The first movement, Dramatis personae, portrays Krespel and Antonia in particular, the latter represented by a literal quotation of her aria "Elle a fui, la tourterelle" from Offenbach's opera. Indeed the whole work might be seen as a set of variations on this melody, the intertwining perfect fifths of which I associate with the open strings of the violin.

The second movement, Burial Scene, depicts Antonia's funeral and Krespel's outburst of grief-stricken madness.

The third movement, Carnivals, contrasts the frivolity of Venice and the vulgarity of Germany, combing the two in a collage through which Antonia's melody shines in the trumpet.

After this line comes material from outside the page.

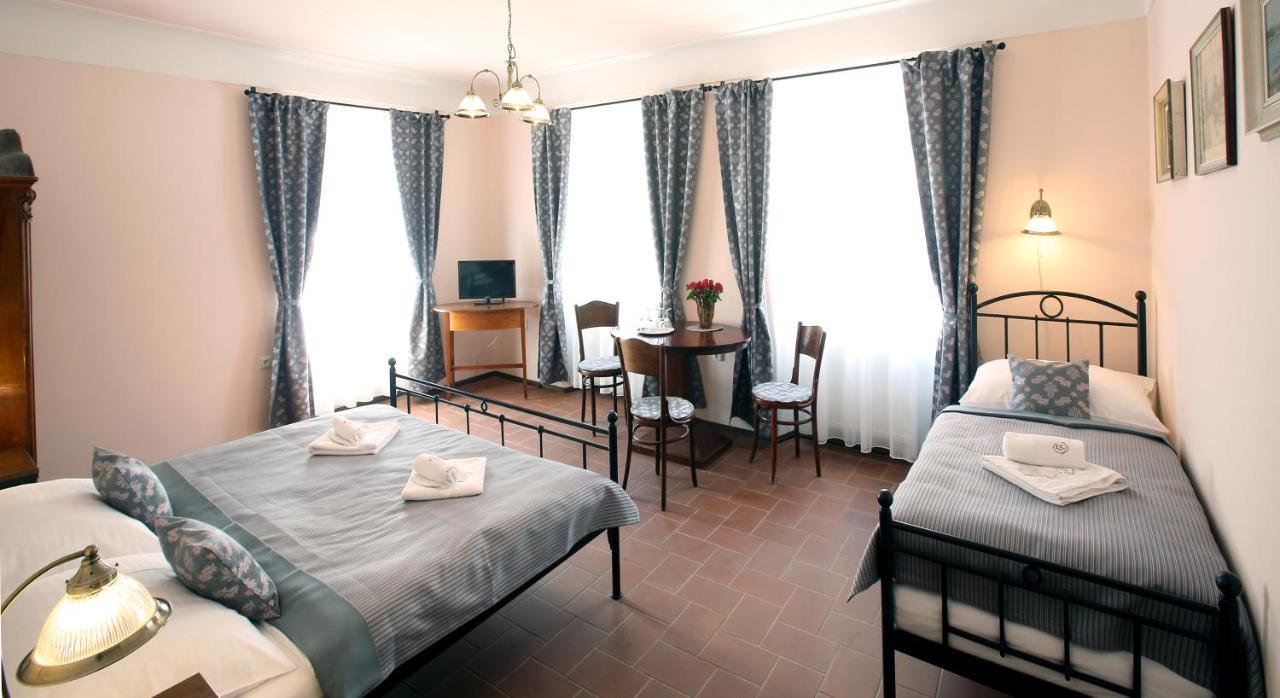 Penzion Na 15. Poledniku Otel Jindřichŭv Hradec Dış mekan fotoğraf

The fourth movement, Liebestod, evokes Krespel's mysterious vision of his daughter singing (alternately represented by solo violin and, again, trumpet) to the composer's accompaniment, both of them bathed in bright light. He bursts into her room and finds that she has died, in peace and alone. The work ends with a seemingly unambiguous closure rather atypical of my music, but appropriate in this context: "Krespel's Concerto", like its forerunner "Krespel", is a kaleidoscopic homage to 19th century romanticism - and to its death.